I have a table like this:

CREATE TABLE mytable (
 myname varchar(30),
 mydate date DEFAULT CURRENT_DATE,
 PRIMARY KEY(myname, mydate)
);

EDIT: Forgot to mention I am using a view and a rule

So I have a view that is basically the same thing as the table

CREATE VIEW mytable_view (name, _date)
AS SELECT (myname, mydate)
FROM mytable;

And the rule is as follows:

CREATE RULE update_mytable
AS ON INSERT TO mytable_view
DO INSTEAD (
 INSERT INTO mytable(myname, mydate)
 VALUES(NEW.name, NEW._date);
);

Now I try to insert into the table using the view by doing this:

INSERT INTO mytable_view(name)
 VALUES("Mozzart");

However, I get an error saying:

ERROR: null value in column "mydate" violates not-null constraint

Why is this? I expected the default value to be used if the value being inserted is null or wasn't specified. Is this not how default works?

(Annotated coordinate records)
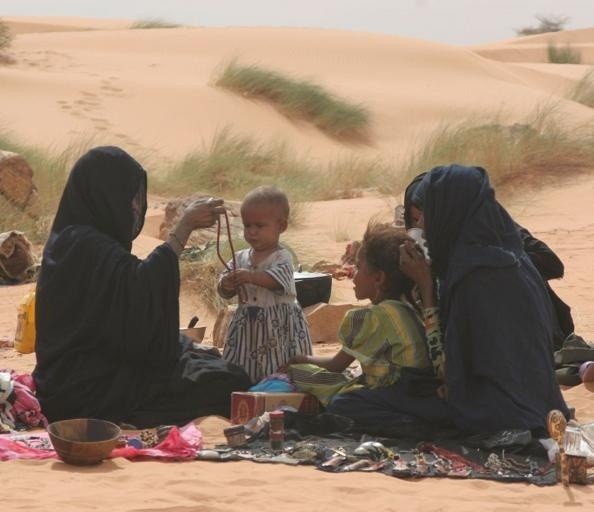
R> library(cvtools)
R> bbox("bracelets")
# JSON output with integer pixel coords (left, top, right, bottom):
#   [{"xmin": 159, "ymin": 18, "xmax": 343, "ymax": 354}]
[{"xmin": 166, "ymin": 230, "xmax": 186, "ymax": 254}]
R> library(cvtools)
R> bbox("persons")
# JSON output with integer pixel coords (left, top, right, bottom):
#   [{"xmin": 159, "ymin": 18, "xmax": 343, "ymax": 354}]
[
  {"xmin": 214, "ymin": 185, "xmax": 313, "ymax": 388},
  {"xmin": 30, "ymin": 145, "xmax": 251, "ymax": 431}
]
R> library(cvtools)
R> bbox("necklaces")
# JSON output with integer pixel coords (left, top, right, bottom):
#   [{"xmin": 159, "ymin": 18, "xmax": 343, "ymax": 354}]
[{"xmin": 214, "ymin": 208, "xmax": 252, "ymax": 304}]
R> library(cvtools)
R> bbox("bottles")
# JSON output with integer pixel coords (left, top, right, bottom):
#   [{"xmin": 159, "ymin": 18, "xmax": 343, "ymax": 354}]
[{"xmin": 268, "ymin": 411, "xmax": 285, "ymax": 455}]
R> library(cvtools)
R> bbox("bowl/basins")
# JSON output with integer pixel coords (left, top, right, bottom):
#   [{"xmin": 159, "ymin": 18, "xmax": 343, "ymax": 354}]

...

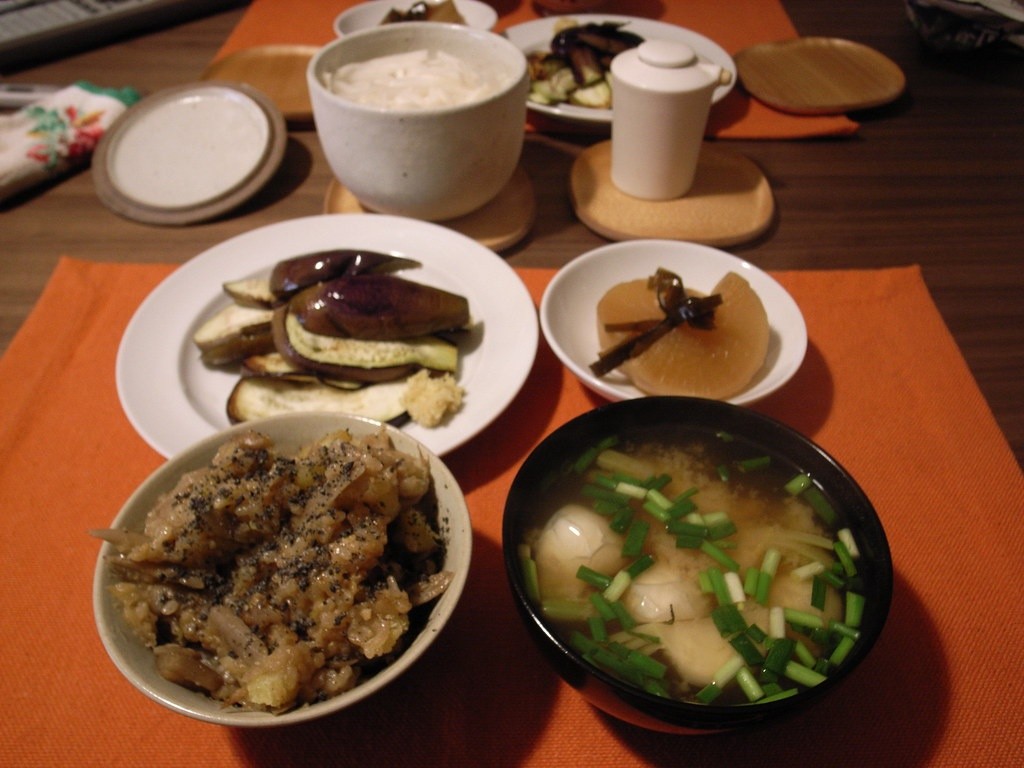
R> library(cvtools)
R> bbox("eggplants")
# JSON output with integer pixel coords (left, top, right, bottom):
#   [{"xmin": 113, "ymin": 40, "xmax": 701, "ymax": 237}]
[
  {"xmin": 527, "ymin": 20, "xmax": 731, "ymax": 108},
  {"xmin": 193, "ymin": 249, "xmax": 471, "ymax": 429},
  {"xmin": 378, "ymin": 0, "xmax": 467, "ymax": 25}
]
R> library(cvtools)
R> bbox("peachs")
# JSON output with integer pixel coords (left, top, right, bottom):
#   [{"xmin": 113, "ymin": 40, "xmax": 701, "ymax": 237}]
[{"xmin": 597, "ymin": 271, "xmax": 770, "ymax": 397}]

▶ _Directives_
(a) In the SQL question, list every object name that follows CREATE TABLE, CREATE VIEW, or CREATE RULE.
(b) Duplicate the part of the SQL question starting with "CREATE RULE update_mytable" and going on through "INSERT INTO mytable_view(name)".

▶ _Problem solutions_
(a) mytable, mytable_view, update_mytable

(b)
CREATE RULE update_mytable
AS ON INSERT TO mytable_view
DO INSTEAD (
 INSERT INTO mytable(myname, mydate)
 VALUES(NEW.name, NEW._date);
);

Now I try to insert into the table using the view by doing this:

INSERT INTO mytable_view(name)